What is the sum of the following infinite series

Question

What is the sum of the following infinite series: 1+(1/2)+(1/3)+(1/4) and so and until forever?

Answer 1

$\sum_{n=1}^\infty\frac{1}{n}$ is called the Harmonic Series and will never converge.

Proof:

Assume the harmonic series converges to $S$.

That is, $S= 1+\frac{1}{2}+\frac{1}{3}+\frac{1}{4}+\frac{1}{5}+\frac{1}{6}+\frac{1}{7}+\frac{1}{8}+...$

Then $S\geq 1+\frac{1}{2}+\frac{1}{4}+\frac{1}{4}+\frac{1}{6}+\frac{1}{6}+\frac{1}{8}+\frac{1}{8}+...=1+\frac{1}{2}+\frac{1}{2}+\frac{1}{3}+\frac{1}{4}+...=\frac{1}{2}+S$, which is a contradiction because $\frac{1}{2}+S$ can not be less than $S$.

Answer 2

This is not a convergent sequence so it is not possible to find the sum.

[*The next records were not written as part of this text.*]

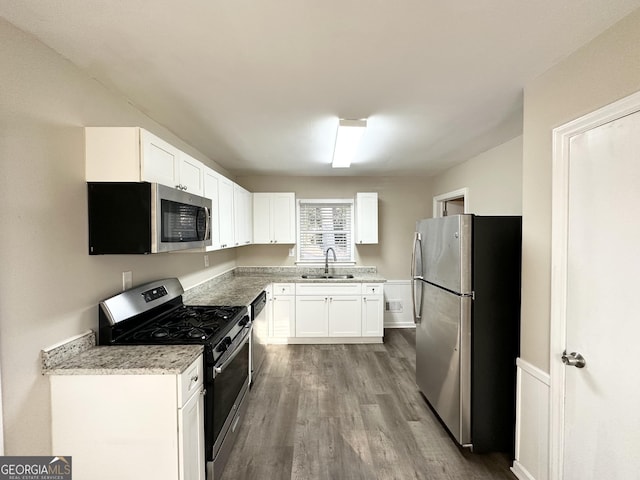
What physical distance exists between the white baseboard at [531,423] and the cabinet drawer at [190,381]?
6.48 ft

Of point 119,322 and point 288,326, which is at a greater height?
point 119,322

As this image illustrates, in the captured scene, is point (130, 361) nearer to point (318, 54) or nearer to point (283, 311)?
point (318, 54)

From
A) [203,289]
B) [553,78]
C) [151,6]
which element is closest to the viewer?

Let $\displaystyle S=\sum_{i=1}^{\infty}\frac{1}{i}=1+\frac{1}{2}+\frac{1}{3}+\frac{1}{4}+\dots= (1)+(\frac{1}{2}+\frac{1}{3})+(\frac{1}{4}+\frac{1}{5}+\dots+\frac{1}{7})+\dots+(\frac{1}{2^k}+\frac{1}{2^k+1}+\dots+\frac{1}{2^{k+1}-1})+\dots\ge 1+(\frac{1}{4}+\frac{1}{4})+(\frac{1}{8}+\frac{1}{8}+\dots+\frac{1}{8})+\dots+(\frac{1}{2^{k+1}}+\frac{1}{2^{k+1}}+\dots+\frac{1}{2^{k+1}})+\dots=1+\frac{1}{2}+\frac{1}{2}+\frac{1}{2}+\dots+2^k\frac{1}{2^{k+1}}+\dots >1+\frac{n}{2}$

forall $n\in N$ so it cannot converge.

Answer 3

This series is known as the Harmonic Series, and diverges.